Model with Test Data

In [34]:
# Model on test set
model_glove.load_state_dict(torch.load('model_glove.pt',map_location=torch.device(device)))
model_glove.eval()
preds = []
label_list = []
with torch.no_grad():
    for data in test_loader:
        input_ids, labels, lengths, upper_case, lower_case, title_case = data['input_ids'], data['labels'], data['lengths'], data['upper_case'], data['lower_case'], data['title_case']
        logits, loss = model_glove(input_ids,  upper_case,  lower_case, title_case, labels)
        predictions = torch.argmax(logits, dim=2)

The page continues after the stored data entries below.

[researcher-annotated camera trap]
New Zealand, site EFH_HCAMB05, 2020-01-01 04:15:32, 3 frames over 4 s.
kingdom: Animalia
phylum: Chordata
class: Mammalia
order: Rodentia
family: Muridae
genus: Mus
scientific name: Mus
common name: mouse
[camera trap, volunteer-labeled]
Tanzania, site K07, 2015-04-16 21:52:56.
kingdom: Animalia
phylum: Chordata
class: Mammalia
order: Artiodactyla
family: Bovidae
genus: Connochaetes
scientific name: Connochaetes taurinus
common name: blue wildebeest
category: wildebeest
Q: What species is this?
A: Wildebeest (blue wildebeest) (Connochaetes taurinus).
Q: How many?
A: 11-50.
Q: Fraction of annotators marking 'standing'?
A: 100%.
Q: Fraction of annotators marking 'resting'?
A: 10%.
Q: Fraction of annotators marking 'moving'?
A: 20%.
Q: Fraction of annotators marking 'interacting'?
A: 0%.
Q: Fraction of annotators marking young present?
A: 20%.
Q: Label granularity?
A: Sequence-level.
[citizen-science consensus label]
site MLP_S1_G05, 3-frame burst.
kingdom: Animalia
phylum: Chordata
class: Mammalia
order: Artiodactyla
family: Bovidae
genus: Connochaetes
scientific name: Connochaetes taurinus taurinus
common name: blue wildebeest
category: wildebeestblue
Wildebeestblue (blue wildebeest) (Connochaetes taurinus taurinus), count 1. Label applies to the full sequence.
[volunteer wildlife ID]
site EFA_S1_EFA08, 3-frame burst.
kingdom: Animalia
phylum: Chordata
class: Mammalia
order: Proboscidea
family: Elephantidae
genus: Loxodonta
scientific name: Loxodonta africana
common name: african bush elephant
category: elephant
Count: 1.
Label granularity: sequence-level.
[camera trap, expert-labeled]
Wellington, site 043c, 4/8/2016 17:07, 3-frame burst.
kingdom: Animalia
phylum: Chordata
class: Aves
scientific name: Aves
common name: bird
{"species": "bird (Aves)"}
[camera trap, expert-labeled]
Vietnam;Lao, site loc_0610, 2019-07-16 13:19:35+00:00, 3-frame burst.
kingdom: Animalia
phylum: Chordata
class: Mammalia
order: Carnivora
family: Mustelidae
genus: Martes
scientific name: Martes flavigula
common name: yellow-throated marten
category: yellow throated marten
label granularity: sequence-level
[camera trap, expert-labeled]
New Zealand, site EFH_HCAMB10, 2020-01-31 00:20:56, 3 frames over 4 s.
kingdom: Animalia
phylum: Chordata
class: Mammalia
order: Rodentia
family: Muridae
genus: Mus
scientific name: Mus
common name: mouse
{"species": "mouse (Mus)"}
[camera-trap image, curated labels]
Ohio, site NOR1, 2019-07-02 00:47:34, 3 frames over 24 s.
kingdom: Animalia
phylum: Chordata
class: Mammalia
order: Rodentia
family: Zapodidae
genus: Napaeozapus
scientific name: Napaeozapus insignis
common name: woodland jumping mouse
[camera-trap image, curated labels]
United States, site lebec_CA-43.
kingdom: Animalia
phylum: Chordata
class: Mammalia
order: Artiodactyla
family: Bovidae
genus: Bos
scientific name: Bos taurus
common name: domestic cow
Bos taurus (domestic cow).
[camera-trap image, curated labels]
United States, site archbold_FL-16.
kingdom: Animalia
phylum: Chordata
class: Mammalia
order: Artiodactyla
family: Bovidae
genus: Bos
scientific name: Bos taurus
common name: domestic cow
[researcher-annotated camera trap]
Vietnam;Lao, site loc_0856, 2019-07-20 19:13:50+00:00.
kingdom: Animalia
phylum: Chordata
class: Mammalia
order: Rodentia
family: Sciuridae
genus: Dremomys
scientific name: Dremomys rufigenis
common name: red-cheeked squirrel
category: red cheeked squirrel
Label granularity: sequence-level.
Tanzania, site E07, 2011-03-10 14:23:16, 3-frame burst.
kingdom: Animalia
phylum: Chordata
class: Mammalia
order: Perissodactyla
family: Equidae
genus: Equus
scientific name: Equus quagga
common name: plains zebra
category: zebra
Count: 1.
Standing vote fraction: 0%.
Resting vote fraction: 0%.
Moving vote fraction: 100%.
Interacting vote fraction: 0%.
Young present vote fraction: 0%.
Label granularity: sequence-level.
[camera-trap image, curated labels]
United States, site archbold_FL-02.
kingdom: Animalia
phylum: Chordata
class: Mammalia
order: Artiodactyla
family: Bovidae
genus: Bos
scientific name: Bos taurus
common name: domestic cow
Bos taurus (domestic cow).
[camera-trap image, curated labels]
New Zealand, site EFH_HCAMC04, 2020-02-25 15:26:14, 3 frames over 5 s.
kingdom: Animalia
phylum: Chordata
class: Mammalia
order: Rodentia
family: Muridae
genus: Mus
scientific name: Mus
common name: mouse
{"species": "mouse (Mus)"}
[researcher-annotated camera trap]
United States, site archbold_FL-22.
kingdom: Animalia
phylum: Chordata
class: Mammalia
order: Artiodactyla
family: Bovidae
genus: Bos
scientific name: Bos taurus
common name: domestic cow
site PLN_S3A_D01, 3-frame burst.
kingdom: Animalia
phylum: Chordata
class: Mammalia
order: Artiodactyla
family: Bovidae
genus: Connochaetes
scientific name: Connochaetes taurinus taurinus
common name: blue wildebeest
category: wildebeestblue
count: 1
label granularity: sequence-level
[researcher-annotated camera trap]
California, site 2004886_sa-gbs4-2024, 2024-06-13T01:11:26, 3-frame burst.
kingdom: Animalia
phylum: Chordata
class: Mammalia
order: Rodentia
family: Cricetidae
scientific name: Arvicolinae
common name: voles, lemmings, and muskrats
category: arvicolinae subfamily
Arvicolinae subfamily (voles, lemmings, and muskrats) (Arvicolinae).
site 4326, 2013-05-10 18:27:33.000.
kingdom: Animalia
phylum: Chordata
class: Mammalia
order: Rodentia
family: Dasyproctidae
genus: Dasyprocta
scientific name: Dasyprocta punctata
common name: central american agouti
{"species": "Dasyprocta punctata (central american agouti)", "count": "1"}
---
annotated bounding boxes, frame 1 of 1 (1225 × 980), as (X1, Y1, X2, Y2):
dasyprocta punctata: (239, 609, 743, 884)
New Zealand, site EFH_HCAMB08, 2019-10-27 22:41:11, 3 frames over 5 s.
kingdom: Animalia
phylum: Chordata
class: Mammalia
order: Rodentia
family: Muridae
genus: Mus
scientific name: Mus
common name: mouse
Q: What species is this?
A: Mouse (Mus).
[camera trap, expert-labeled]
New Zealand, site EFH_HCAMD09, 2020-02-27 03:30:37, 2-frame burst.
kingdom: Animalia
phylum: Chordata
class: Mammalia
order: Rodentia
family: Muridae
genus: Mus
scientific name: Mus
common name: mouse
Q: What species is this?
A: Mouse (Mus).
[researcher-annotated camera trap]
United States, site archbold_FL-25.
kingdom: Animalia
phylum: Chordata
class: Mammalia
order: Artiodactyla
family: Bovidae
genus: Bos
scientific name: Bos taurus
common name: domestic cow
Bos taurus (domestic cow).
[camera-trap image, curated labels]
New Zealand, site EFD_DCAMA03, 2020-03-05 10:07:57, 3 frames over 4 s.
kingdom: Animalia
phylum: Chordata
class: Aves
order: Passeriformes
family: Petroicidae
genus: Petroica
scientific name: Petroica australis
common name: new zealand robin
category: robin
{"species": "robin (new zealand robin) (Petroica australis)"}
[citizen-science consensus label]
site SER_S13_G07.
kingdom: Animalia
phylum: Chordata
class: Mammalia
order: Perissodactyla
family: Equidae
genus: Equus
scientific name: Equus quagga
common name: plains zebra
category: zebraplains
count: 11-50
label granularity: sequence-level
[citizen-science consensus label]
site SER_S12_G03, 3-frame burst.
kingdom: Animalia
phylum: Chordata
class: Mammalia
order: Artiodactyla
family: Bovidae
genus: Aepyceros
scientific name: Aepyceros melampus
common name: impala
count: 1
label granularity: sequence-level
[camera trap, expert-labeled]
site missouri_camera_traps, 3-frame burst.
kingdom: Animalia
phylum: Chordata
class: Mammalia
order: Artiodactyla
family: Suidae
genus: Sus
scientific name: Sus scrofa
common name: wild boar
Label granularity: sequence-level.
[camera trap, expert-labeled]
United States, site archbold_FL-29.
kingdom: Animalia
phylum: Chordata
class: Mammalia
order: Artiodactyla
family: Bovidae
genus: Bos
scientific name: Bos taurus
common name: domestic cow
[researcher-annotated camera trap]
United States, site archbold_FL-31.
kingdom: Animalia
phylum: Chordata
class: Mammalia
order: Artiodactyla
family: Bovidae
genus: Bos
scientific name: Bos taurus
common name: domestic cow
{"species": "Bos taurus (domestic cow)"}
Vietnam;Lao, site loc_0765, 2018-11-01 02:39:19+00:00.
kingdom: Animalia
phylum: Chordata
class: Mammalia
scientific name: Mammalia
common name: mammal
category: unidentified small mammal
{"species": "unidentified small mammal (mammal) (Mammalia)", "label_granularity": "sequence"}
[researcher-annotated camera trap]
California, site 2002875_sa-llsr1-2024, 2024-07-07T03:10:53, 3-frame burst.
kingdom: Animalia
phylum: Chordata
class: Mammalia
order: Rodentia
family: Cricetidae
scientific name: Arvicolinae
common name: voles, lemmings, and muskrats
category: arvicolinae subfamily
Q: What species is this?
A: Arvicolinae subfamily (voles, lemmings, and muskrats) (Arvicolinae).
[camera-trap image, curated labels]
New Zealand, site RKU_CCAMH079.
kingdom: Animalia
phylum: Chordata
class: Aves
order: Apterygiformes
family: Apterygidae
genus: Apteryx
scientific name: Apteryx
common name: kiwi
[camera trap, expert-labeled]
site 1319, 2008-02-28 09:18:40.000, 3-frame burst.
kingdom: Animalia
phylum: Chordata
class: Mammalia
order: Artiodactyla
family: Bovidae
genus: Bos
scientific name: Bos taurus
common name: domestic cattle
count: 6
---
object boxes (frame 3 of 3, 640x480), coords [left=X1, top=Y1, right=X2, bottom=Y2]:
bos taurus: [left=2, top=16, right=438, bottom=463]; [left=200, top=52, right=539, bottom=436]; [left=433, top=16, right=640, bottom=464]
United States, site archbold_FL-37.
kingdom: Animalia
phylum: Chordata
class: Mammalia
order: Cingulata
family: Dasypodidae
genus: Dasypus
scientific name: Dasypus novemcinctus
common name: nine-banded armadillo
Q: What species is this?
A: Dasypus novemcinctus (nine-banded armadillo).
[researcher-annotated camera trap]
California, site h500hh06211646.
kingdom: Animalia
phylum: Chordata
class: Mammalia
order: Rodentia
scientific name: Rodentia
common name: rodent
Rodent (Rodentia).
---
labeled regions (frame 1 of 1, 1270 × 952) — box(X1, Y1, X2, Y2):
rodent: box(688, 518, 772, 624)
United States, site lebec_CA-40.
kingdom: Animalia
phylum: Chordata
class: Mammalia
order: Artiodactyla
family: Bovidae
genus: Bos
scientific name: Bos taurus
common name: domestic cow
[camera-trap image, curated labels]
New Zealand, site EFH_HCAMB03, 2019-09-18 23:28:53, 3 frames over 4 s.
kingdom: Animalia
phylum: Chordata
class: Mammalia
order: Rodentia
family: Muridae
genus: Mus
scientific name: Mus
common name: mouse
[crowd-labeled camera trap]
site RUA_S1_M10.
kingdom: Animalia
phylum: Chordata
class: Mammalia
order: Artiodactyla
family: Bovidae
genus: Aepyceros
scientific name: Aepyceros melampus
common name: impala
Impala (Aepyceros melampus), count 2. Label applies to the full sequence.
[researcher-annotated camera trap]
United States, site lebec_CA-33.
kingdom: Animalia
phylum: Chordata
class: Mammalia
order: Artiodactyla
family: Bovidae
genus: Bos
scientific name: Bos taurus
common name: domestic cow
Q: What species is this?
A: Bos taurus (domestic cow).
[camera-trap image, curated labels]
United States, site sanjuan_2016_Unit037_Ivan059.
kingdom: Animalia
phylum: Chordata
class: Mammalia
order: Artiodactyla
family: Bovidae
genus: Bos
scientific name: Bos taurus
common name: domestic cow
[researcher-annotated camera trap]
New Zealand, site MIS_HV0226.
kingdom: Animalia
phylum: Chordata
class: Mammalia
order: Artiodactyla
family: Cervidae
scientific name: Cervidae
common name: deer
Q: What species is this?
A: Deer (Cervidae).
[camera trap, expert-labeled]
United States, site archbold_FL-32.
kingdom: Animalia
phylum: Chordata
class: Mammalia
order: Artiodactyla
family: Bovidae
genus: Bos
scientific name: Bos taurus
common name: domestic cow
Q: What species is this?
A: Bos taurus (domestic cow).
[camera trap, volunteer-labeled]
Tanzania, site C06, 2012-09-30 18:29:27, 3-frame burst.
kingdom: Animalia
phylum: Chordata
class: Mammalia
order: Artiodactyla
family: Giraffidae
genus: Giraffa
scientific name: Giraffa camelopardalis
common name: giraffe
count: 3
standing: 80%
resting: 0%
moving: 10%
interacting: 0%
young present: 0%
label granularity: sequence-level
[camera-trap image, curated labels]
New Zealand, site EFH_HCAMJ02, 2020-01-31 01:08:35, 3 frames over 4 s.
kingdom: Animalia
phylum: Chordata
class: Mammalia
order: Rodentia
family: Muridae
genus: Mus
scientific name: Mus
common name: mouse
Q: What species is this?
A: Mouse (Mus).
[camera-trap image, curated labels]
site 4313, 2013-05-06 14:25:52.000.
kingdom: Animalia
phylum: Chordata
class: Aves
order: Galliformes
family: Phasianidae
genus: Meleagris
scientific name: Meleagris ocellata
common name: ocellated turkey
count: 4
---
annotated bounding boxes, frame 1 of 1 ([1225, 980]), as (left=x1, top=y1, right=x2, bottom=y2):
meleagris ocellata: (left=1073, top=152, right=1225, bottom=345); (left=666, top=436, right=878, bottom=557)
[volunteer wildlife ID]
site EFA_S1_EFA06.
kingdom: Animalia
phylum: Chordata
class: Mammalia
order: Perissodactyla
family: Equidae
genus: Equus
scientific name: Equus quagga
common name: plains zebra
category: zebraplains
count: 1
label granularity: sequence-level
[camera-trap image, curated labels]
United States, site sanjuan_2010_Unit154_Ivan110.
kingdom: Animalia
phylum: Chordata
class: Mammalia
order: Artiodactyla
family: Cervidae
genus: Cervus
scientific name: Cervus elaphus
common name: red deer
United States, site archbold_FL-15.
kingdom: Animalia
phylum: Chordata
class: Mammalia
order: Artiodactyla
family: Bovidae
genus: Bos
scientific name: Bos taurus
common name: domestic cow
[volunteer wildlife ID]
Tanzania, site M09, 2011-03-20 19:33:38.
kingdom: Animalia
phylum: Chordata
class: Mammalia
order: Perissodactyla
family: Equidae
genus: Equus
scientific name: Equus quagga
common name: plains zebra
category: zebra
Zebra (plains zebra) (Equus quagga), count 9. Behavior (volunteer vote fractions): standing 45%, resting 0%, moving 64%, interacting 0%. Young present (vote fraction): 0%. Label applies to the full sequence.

        for pred, label, length in zip(predictions.tolist(), labels.tolist(), lengths):
            decoded_label = [idx2tag[l] for l in label]
            label_list.extend([decoded_label[:length]])
            trimmed_pred = pred[:length]
            decoded_pred = [idx2tag[p] for p in trimmed_pred]
            preds.extend([decoded_pred])

flat_preds = list(itertools.chain(*preds))
flat_labels = list(itertools.chain(*label_list))
precision, recall, f1 = evaluate(flat_labels, flat_preds)

print(f"Precision: {precision}")
print(f"Recall: {recall}")
print(f"F1 Score: {f1}")

processed 46435 tokens with 5648 phrases; found: 5785 phrases; correct: 5045.
accuracy:  90.62%; (non-O)
accuracy:  97.70%; precision:  87.21%; recall:  89.32%; FB1:  88.25
              LOC: precision:  89.53%; recall:  92.75%; FB1:  91.11  1728
             MISC: precision:  72.11%; recall:  77.35%; FB1:  74.64  753
              ORG: precision:  84.44%; recall:  86.57%; FB1:  85.49  1703
              PER: precision:  94.75%; recall:  93.82%; FB1:  94.28  1601
Precision: 87.20829732065687
Recall: 89.32365439093485
F1 Score: 88.25330184553486


In [36]:
# What are the precision, recall, and F1 score on the test data?.
# precision:  87.21%; recall:  89.32%; FB1:  88.25

BiLSTM with Glove Embeddings outperforms the model without. Can you
provide a rationale for this?


Glove Embedding is a pretrained word embedding. It is trained on large datasets and captures the semantic and syntactic meaning of the word. Learning word embeddings from scratch is challenging. While learning from scratch on our dataset we will face issue of sparsity on the training data. The vocabulary of our training dataset might not be rich enough. This is overcome by using Glove embeddings. Due to these reasons BiLSTM with Glove Embeddings outperforms the model without Glove Embeddings.